■ Required task: Duplicate the listing below line for line, changing nothing.

------------------------------------------------------------------------

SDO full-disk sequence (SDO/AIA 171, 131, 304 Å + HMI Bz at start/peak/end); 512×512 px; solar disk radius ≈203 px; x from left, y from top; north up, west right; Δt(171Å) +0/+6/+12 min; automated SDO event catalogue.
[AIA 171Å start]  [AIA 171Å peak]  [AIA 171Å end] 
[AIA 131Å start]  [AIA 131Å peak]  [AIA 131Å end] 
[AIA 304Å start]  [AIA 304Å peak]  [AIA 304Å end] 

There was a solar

------------------------------------------------------------------------

■ Full solution:
SDO full-disk sequence (SDO/AIA 171, 131, 304 Å + HMI Bz at start/peak/end); 512×512 px; solar disk radius ≈203 px; x from left, y from top; north up, west right; Δt(171Å) +0/+6/+12 min; automated SDO event catalogue.
[AIA 171Å start]  [AIA 171Å peak]  [AIA 171Å end] 
[AIA 131Å start]  [AIA 131Å peak]  [AIA 131Å end] 
[AIA 304Å start]  [AIA 304Å peak]  [AIA 304Å end] 

There was a solar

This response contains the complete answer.